Le mécanisme de la pensée est un acte historiquement programmé par la Nature pour qu’il puisse arriver à comprendre son origine son développement et l’intégrer dans ses visions, comme récompense dans la vie et pour qu'ils puissent comprendre la création c'est-à-dire l'évolution.

Le processus d’évolution matérielle qui se traduit dans les processus physique chimique et immatérielle qui sous tende le développement de la psyché.

C'est de l'histoire de l'acquisition de la connaissance d’une espèce animale naissant sur une planète propice à la reproduction de son espèce. Son développement mystérieux qu'il commença à comprendre lui-même à l'aide de la structuration de ses pensées qu’il peut communiquer aux autres membres de l'espèce. L'admiration de la nature qui apporte tous les ingrédients matériels à la compréhension de son propre  bonheur comme membre d'un espèce sociale, dépositaire d'un rêve collective, qu'il peut le réaliser càd à prendre dans la construction des sociétés qu'elle nomment « humaine » pour assurer à ses membres la survie matérielle et spirituelle d'une vie heureuse en accord avec les autres et qu'il puisse la comprendre en ayant la liberté de la réaliser sans faire du mal aux autres membres.

Cette compréhension est un acte ou une action inapparente pour les autres espèces qu'il ne peut réaliser qu'à l'aide de sa conscience et par intermédiaire de l'acquisition de la langue universelle ou biologique qui permet à décoder sa propre programmation avec joie dans sa langue véhiculaire.

Dans ma vision globale du monde nous sommes entraîne de découvrir les dernières voiles sur l'évolution est décoder notre langue biologique binaire qui conduit certaines hommes à la compréhension approximative de nous même qui pourront apporter à la connaissance de tous les membres.

Cette production dépend de la qualité des idées. Dans ce processus l'État intervient fortement. Il est intéressé à ce que toutes productions du travail et soit facturé et payé au prix collectivement élaboré pour différentes raisons pour contribuer aux charges globales de la nation. Ceci n'est pas pour enrichir l'État mais pour partager le travail et les charges collectives de la population.
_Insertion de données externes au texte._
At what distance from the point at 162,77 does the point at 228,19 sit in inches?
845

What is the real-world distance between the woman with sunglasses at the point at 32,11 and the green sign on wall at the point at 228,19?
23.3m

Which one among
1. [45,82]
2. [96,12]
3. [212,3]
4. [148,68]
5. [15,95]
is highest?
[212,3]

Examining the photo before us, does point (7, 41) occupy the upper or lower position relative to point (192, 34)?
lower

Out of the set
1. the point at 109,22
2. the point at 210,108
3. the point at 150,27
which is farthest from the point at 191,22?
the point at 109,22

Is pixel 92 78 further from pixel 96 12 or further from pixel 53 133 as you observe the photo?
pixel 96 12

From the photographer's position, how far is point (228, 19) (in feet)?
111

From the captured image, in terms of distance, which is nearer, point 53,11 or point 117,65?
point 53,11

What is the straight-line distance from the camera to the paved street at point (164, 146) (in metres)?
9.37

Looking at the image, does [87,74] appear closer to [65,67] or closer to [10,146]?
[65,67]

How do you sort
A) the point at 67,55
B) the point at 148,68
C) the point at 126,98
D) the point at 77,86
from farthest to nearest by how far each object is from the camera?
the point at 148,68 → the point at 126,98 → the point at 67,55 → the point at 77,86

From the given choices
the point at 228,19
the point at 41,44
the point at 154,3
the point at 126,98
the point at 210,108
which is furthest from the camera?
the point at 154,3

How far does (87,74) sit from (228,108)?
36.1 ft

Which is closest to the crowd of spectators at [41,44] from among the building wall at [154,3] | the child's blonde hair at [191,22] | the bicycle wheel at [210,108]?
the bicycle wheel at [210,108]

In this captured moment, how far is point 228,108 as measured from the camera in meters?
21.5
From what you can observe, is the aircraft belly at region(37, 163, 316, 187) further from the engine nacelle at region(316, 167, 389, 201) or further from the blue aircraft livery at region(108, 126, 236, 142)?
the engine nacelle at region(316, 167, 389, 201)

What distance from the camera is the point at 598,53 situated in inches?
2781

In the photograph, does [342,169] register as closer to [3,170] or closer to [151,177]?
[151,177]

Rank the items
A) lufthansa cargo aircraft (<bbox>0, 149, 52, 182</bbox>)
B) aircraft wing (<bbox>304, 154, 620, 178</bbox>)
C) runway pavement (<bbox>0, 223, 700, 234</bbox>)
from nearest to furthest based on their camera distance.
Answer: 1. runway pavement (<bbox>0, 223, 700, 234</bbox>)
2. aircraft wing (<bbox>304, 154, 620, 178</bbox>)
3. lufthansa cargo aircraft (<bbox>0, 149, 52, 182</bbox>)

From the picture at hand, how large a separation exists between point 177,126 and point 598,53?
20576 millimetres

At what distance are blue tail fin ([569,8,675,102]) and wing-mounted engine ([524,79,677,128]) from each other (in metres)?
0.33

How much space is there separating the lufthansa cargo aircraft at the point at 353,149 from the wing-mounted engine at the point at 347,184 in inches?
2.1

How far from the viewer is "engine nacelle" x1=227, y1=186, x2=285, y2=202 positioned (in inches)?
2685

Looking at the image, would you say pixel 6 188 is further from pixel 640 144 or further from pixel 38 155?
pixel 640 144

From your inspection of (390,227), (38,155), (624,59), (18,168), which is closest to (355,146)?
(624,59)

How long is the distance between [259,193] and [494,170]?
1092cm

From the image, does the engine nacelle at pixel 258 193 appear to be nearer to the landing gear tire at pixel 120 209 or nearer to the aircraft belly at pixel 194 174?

Une idée naît de l’action de l’homme quand le résultat de son action stimule sa vision intérieure, plus exactement, nos yeux sont faits pour percevoir les objets du monde que nous interprétons pour les comprendre, pour pouvoir intégrer les informations arrivant par le canal de notre vision.

Quand nous faisons une action, nous obéissons à un ordre de déroulement des plus petites actions successives en chaînes en nous même qui est inhérent à tous les animaux. C’est pour assurer la survie de l'individu et le développement continu de la société dont nous faisons partie. C’est un processus biologique, qui fait partie de note évolution psychique (Le coup de foudre ; la volonté inconscient de l’une, et la recherche inconsciente de l’autre sexe).

De quel ordre s'agit-il ?

L'ordre dans lequel nous exécutons les minis actions corresponde à une cause qui agit sur un effet. Quand les trois conditions sont présentes pour une action. (L'identité des éléments matériels, leurs proximités, et la force de l'immanence des éléments, que nous appelons « attirance » pour l'assemblage ou pour la transformation des éléments, comme le magnétisme.